__ACTIVITY__
Down to the last line, restate the listing below exactly.

__DATA FOR REVIEW__
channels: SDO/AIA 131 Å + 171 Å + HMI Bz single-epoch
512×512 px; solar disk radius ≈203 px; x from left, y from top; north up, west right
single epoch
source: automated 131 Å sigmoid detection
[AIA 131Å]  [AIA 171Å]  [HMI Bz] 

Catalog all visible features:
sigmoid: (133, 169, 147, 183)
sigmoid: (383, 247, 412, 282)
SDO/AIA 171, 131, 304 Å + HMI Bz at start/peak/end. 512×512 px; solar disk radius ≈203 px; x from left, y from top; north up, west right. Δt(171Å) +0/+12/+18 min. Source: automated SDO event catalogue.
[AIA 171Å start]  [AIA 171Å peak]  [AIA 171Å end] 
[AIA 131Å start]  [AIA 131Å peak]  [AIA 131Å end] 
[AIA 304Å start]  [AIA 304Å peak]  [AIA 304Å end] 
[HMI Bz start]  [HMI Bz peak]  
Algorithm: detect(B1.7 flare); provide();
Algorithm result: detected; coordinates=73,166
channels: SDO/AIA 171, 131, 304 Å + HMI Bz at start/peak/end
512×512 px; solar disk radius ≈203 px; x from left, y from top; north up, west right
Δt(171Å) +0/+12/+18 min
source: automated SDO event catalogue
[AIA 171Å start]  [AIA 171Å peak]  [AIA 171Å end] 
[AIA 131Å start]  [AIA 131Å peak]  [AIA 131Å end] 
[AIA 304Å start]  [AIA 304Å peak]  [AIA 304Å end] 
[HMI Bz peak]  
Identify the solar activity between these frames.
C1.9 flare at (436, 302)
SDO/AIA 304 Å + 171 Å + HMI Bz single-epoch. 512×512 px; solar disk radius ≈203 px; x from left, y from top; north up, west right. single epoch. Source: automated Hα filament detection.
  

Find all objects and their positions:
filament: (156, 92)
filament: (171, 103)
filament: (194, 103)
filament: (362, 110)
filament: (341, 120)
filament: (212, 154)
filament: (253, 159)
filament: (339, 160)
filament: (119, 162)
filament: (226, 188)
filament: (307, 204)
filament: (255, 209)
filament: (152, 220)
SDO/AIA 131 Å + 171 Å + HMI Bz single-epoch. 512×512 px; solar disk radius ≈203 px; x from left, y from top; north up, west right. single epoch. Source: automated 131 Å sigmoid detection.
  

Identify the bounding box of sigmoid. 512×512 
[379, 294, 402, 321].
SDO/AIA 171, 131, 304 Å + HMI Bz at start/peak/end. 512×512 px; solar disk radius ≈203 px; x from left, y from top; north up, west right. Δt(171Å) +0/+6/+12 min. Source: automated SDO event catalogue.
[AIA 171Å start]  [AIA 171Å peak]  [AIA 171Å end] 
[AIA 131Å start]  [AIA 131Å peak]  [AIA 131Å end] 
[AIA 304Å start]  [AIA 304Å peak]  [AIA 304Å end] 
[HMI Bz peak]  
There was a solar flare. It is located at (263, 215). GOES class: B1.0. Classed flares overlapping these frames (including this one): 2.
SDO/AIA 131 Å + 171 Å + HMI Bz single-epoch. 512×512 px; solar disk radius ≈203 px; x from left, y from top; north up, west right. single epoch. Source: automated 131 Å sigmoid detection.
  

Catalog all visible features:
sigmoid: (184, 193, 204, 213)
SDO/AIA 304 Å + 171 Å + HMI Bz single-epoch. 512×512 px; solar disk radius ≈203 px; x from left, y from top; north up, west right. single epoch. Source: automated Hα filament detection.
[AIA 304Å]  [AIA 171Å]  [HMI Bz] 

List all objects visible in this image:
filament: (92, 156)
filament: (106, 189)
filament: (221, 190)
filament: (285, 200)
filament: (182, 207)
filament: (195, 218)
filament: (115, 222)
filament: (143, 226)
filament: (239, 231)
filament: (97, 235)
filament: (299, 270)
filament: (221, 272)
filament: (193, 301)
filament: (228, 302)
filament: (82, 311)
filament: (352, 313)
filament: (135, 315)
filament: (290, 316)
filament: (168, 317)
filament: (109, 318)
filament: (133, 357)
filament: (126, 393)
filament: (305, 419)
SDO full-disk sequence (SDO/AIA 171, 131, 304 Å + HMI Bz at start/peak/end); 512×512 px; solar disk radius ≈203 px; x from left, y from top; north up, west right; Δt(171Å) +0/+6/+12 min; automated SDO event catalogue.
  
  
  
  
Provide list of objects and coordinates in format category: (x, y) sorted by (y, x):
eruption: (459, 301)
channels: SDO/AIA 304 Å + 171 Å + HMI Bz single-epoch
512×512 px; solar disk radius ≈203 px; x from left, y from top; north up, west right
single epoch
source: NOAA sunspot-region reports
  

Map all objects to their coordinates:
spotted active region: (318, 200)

__YOUR RESPONSE__
channels: SDO/AIA 131 Å + 171 Å + HMI Bz single-epoch
512×512 px; solar disk radius ≈203 px; x from left, y from top; north up, west right
single epoch
source: automated 131 Å sigmoid detection
[AIA 131Å]  [AIA 171Å]  [HMI Bz] 

Catalog all visible features:
sigmoid: (133, 169, 147, 183)
sigmoid: (383, 247, 412, 282)
SDO/AIA 171, 131, 304 Å + HMI Bz at start/peak/end. 512×512 px; solar disk radius ≈203 px; x from left, y from top; north up, west right. Δt(171Å) +0/+12/+18 min. Source: automated SDO event catalogue.
[AIA 171Å start]  [AIA 171Å peak]  [AIA 171Å end] 
[AIA 131Å start]  [AIA 131Å peak]  [AIA 131Å end] 
[AIA 304Å start]  [AIA 304Å peak]  [AIA 304Å end] 
[HMI Bz start]  [HMI Bz peak]  
Algorithm: detect(B1.7 flare); provide();
Algorithm result: detected; coordinates=73,166
channels: SDO/AIA 171, 131, 304 Å + HMI Bz at start/peak/end
512×512 px; solar disk radius ≈203 px; x from left, y from top; north up, west right
Δt(171Å) +0/+12/+18 min
source: automated SDO event catalogue
[AIA 171Å start]  [AIA 171Å peak]  [AIA 171Å end] 
[AIA 131Å start]  [AIA 131Å peak]  [AIA 131Å end] 
[AIA 304Å start]  [AIA 304Å peak]  [AIA 304Å end] 
[HMI Bz peak]  
Identify the solar activity between these frames.
C1.9 flare at (436, 302)
SDO/AIA 304 Å + 171 Å + HMI Bz single-epoch. 512×512 px; solar disk radius ≈203 px; x from left, y from top; north up, west right. single epoch. Source: automated Hα filament detection.
  

Find all objects and their positions:
filament: (156, 92)
filament: (171, 103)
filament: (194, 103)
filament: (362, 110)
filament: (341, 120)
filament: (212, 154)
filament: (253, 159)
filament: (339, 160)
filament: (119, 162)
filament: (226, 188)
filament: (307, 204)
filament: (255, 209)
filament: (152, 220)
SDO/AIA 131 Å + 171 Å + HMI Bz single-epoch. 512×512 px; solar disk radius ≈203 px; x from left, y from top; north up, west right. single epoch. Source: automated 131 Å sigmoid detection.
  

Identify the bounding box of sigmoid. 512×512 
[379, 294, 402, 321].
SDO/AIA 171, 131, 304 Å + HMI Bz at start/peak/end. 512×512 px; solar disk radius ≈203 px; x from left, y from top; north up, west right. Δt(171Å) +0/+6/+12 min. Source: automated SDO event catalogue.
[AIA 171Å start]  [AIA 171Å peak]  [AIA 171Å end] 
[AIA 131Å start]  [AIA 131Å peak]  [AIA 131Å end] 
[AIA 304Å start]  [AIA 304Å peak]  [AIA 304Å end] 
[HMI Bz peak]  
There was a solar flare. It is located at (263, 215). GOES class: B1.0. Classed flares overlapping these frames (including this one): 2.
SDO/AIA 131 Å + 171 Å + HMI Bz single-epoch. 512×512 px; solar disk radius ≈203 px; x from left, y from top; north up, west right. single epoch. Source: automated 131 Å sigmoid detection.
  

Catalog all visible features:
sigmoid: (184, 193, 204, 213)
SDO/AIA 304 Å + 171 Å + HMI Bz single-epoch. 512×512 px; solar disk radius ≈203 px; x from left, y from top; north up, west right. single epoch. Source: automated Hα filament detection.
[AIA 304Å]  [AIA 171Å]  [HMI Bz] 

List all objects visible in this image:
filament: (92, 156)
filament: (106, 189)
filament: (221, 190)
filament: (285, 200)
filament: (182, 207)
filament: (195, 218)
filament: (115, 222)
filament: (143, 226)
filament: (239, 231)
filament: (97, 235)
filament: (299, 270)
filament: (221, 272)
filament: (193, 301)
filament: (228, 302)
filament: (82, 311)
filament: (352, 313)
filament: (135, 315)
filament: (290, 316)
filament: (168, 317)
filament: (109, 318)
filament: (133, 357)
filament: (126, 393)
filament: (305, 419)
SDO full-disk sequence (SDO/AIA 171, 131, 304 Å + HMI Bz at start/peak/end); 512×512 px; solar disk radius ≈203 px; x from left, y from top; north up, west right; Δt(171Å) +0/+6/+12 min; automated SDO event catalogue.
  
  
  
  
Provide list of objects and coordinates in format category: (x, y) sorted by (y, x):
eruption: (459, 301)
channels: SDO/AIA 304 Å + 171 Å + HMI Bz single-epoch
512×512 px; solar disk radius ≈203 px; x from left, y from top; north up, west right
single epoch
source: NOAA sunspot-region reports
  

Map all objects to their coordinates:
spotted active region: (318, 200)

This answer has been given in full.